Si elle a longtemps gardé le silence concernant cette affaire, Kheira Hamraoui prend de plus en plus la parole pour s'exprimer. Sans doute pour soigner ses plaies et blessures -tant physiques que mentales- suite à son agression en novembre dernier, mais surtout pour redorer son image qui a été salie durant de nombreux mois. Au cours d'un entretien pour Paris Match, la joueuse du PSG est revenue sur le soir de son agression, qui pourrait été commanditée, de près ou de loin, par son ancienne coéquipière Aminata Diallo. "Nous venions de terminer un dîner avec l’équipe féminine du PSG, au Chalet des îles, dans le bois de Boulogne. La soirée avait été sympa. Aminata Diallo avait insisté la veille pour nous raccompagner en voiture, déposant en premier notre camarade Sakina Karchaoui, ce qui n’était pas cohérent avec le parcours. Quelques minutes plus tard, alors que le véhicule est engagé dans une rue étroite, deux hommes cagoulés surgissent" raconte Hamraoui, avant de donner des détails de son agression. "L’un m’extirpe de l’habitacle en me tirant brutalement par la chemise. Il me traîne au sol, m’insulte. J’étais en jupe et collant, j’ai eu très peur. J’imaginais un vol, j’ai tendu mon sac, mon téléphone, ma montre. En vain. Quand il a sorti sa barre de fer, cachée sous sa veste, j’ai cru voir un grand couteau… J’étais persuadée qu’il allait me tuer. Je l’ai supplié de me laisser, mais il n’entendait rien, il visait mes jambes, tapant de toutes ses forces. Je me débattais, me protégeais avec ma main. Je me souviens de cette douleur, atroce".
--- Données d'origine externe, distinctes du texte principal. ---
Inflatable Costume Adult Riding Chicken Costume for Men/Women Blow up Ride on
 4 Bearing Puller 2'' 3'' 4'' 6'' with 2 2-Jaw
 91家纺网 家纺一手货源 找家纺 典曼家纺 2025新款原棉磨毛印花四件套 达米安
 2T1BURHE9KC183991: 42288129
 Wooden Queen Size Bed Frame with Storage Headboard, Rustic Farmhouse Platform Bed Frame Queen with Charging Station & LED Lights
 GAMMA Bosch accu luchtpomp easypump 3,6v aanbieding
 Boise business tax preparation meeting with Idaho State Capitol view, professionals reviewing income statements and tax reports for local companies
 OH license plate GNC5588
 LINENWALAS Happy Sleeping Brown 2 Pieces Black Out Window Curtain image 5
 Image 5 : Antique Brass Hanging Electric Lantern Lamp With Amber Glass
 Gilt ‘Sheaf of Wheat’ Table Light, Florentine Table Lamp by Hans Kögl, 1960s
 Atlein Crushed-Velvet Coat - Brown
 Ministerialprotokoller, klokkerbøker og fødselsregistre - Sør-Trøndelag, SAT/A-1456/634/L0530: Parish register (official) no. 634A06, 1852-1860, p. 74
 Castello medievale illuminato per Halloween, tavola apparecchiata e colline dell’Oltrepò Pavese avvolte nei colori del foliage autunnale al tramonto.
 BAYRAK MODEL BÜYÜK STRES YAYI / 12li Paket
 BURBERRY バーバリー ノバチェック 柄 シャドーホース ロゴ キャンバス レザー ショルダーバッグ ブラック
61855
Trainée dans la boue après cette affaire, puisque ses relations conjugales ont été dévoilées aux yeux de tous pour justifier, d'abord, cette agression, Kheira Hamraoui a très mal vécu cette période, notamment son retour à l'entraînement. "Très mal, j’ai beaucoup pleuré. J’ai raté l’Euro, j’ai été mise au ban pour ne pas déstabiliser l’équipe. C’est très éprouvant, je résiste en restant toujours professionnelle. Je ne me suis jamais plainte malgré mon désarroi, je ne voulais pas polluer mes équipières. Mais certaines refusaient de me passer le ballon. Jusqu’en juin, je m’entraînais chaque jour avec Aminata à qui je ne parlais plus. Terrible. D’autant plus que je n’ai jamais eu le sentiment qu’elle regrettait quelque chose".
Clairement, Kheira Hamraoui n'est pas guérie et garde encore des séquelles douloureuses aujourd'hui. "Aujourd’hui encore, je suis sonnée. J’ai perdu l’appétit et presque 6 kilos. Le jour, je crains une nouvelle agression. La nuit, j’ai le sommeil léger, agité par des cauchemars qui reviennent en boucle. Ma famille et mes amis me soutiennent, mais je vis un calvaire infernal, irréel".